On Aug. 6, 1945, as the first atom bomb was dropped on Hiroshima, two girl babies were born to two women, holding hands in a maternity ward in London as their respective husbands pace in the waiting room.

Skip ahead to 1962. The inseparable girls are now 17 years old and emotionally affected by the widespread media coverage of the Cuban Missile Crisis and the catastrophic consequences of a possible nuclear war between the United States and Russia. Daughter of frustrated painter Natalie (Christina Hendricks) and philandering Roland (Alessandro Nivola), a conscientious objector who served time in prison during World War II for his political beliefs, Ginger (Elle Fanning) is a nascent poet and ardent political activist, joining the Campaign for Nuclear Disarmament, attending meetings and marching in pacifist demonstrations. At the same time, Rosa (Alice Englert), whose father left her mother (Jodhi May) years earlier, turns to religion and gives Ginger a crucifix.
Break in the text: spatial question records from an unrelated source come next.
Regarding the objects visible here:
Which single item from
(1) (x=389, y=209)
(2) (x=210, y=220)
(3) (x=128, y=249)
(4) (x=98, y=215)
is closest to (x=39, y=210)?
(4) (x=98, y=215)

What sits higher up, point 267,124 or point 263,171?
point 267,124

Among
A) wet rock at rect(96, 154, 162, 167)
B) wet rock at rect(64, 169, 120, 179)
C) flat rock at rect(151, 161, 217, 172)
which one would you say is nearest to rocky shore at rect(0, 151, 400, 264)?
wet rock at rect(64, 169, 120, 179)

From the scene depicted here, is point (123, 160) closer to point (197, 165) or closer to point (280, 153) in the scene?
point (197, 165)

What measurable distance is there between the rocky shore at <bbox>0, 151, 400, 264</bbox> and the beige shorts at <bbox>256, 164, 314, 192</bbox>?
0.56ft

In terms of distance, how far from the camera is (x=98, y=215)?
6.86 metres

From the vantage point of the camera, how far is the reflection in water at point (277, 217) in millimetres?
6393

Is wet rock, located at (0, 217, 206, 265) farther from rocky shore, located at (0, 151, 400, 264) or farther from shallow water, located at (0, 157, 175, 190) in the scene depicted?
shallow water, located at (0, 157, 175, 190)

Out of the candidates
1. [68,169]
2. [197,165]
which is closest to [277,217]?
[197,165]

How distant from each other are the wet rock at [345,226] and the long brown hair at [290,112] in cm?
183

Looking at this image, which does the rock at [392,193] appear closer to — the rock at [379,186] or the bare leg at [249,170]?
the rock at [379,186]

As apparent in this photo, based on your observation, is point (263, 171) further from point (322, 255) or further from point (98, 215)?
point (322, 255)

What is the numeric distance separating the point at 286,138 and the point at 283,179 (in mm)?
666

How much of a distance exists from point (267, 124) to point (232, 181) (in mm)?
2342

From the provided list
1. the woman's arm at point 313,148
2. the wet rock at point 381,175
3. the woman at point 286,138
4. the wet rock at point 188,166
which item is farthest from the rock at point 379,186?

Eventually, Roland takes his own flat and Ginger moves in with her father. Problem is: where Ginger goes, so does Rosa. And rebellious Rosa's budding sexuality is inflamed by amoral Roland -- with disastrous consequences.

While writer/director Sally Potter ("Orlando") concentrates on idealistic Ginger's emotional angst, propelled not only by fear of a nuclear holocaust but also by the betrayal of both her father and best friend. Aided by cinematographer Robbie Ryan, Potter fashions a dazzling, dramatic showcase for Fanning, who was only 13 at the time of filming. The stalwart supporting cast is headed by Alice Englert (daughter of filmmaker Jane Campion) and includes Annette Bening, as an American dissident, along with Timothy Spall and Oliver Platt as Ginger's godfathers.

On the Granger Movie Gauge of 1 to 10, "Ginger

& Rosa" is a sensitive 6, notable primarily because

of Elle Fanning's incandescent performance.